◆ Document passage:

═══

The Science of Discworld
- Authors: Terry Pratchett, Ian Stewart & Jack Cohen
- Cover artist: Paul Kidby
- Language: English
- Series: Discworld 1st science novel
- Subject: Human history Evolution Characters Rincewind, Unseen University Staff Locations Unseen University, Roundworld
- Genre: Fantasy
- Published: 1999 (Ebury Press)
- ISBN: 978-0091865153
- Followed by: The Science of Discworld II: The Globe

= The Science of Discworld =

1999 book by Terry Pratchett, Ian Stewart and Jack Cohen

The Science of Discworld is a 1999 book by novelist Terry Pratchett and popular science writers (and University of Warwick science researchers) Ian Stewart and Jack Cohen. Three sequels, The Science of Discworld II: The Globe, The Science of Discworld III: Darwin's Watch, and The Science of Discworld IV: Judgement Day, have been written by the same authors.

Following publication of the first book in 1999 Terry Pratchett made both Jack Cohen and Professor Ian Stewart "Honorary Wizards of the Unseen University" at the same ceremony at which the University of Warwick gave Terry Pratchett an honorary degree.

The book alternates between a typically absurd Discworld story and serious scientific exposition after each chapter.

The cover of the book, designed by Paul Kidby, is a parody of the 1768 painting "An Experiment on a Bird in the Air Pump" by Joseph Wright of Derby.

==Plot summary==

The Discworld part of the book begins when a new experimental power source for the Unseen University is commissioned in the university's squash court. The new "reactor" is capable of splitting the thaum (the basic particle of magic), in homage to the Chicago Pile-1 nuclear reactor, which was housed in a rackets court at the University of Chicago.

═══

◆ Tasks to carry out:
• A. Set down verbatim the portion of the Science of Discworld page running from "The Science of Discworld is" up to and including "Wright of Derby.".
• B. Name every sequel that the Science of Discworld page lists.
The rows that follow are independent material and bear no relation to the Science of Discworld page.

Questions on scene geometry
═══

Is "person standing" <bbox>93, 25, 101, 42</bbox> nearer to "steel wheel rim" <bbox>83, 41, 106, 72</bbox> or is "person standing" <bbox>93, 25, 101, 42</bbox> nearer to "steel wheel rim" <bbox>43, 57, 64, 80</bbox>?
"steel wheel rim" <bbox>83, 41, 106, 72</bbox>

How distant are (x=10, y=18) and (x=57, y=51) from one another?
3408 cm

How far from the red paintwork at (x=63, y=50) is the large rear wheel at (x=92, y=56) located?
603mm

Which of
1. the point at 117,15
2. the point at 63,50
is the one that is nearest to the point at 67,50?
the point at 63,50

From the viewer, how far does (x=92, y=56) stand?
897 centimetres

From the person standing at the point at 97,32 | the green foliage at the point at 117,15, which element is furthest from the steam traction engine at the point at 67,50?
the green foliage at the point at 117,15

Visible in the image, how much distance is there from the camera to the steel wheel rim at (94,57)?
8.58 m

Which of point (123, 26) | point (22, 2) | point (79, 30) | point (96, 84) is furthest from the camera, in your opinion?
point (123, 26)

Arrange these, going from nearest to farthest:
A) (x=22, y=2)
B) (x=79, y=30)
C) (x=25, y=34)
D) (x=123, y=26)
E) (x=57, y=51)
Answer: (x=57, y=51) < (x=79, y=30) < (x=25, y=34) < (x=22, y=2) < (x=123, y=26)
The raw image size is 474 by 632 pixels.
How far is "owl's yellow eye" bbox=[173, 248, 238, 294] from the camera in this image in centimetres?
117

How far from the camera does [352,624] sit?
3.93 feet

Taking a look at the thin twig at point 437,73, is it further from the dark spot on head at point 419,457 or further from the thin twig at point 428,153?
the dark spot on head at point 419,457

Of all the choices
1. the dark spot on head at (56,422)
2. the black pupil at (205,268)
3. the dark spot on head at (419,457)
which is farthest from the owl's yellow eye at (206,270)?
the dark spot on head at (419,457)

═══

◆ Exercise answers:
• A.
The Science of Discworld is a 1999 book by novelist Terry Pratchett and popular science writers (and University of Warwick science researchers) Ian Stewart and Jack Cohen. Three sequels, The Science of Discworld II: The Globe, The Science of Discworld III: Darwin's Watch, and The Science of Discworld IV: Judgement Day, have been written by the same authors.

Following publication of the first book in 1999 Terry Pratchett made both Jack Cohen and Professor Ian Stewart "Honorary Wizards of the Unseen University" at the same ceremony at which the University of Warwick gave Terry Pratchett an honorary degree.

The book alternates between a typically absurd Discworld story and serious scientific exposition after each chapter.

The cover of the book, designed by Paul Kidby, is a parody of the 1768 painting "An Experiment on a Bird in the Air Pump" by Joseph Wright of Derby.

• B. The Science of Discworld II: The Globe; The Science of Discworld III: Darwin's Watch; The Science of Discworld IV: Judgement Day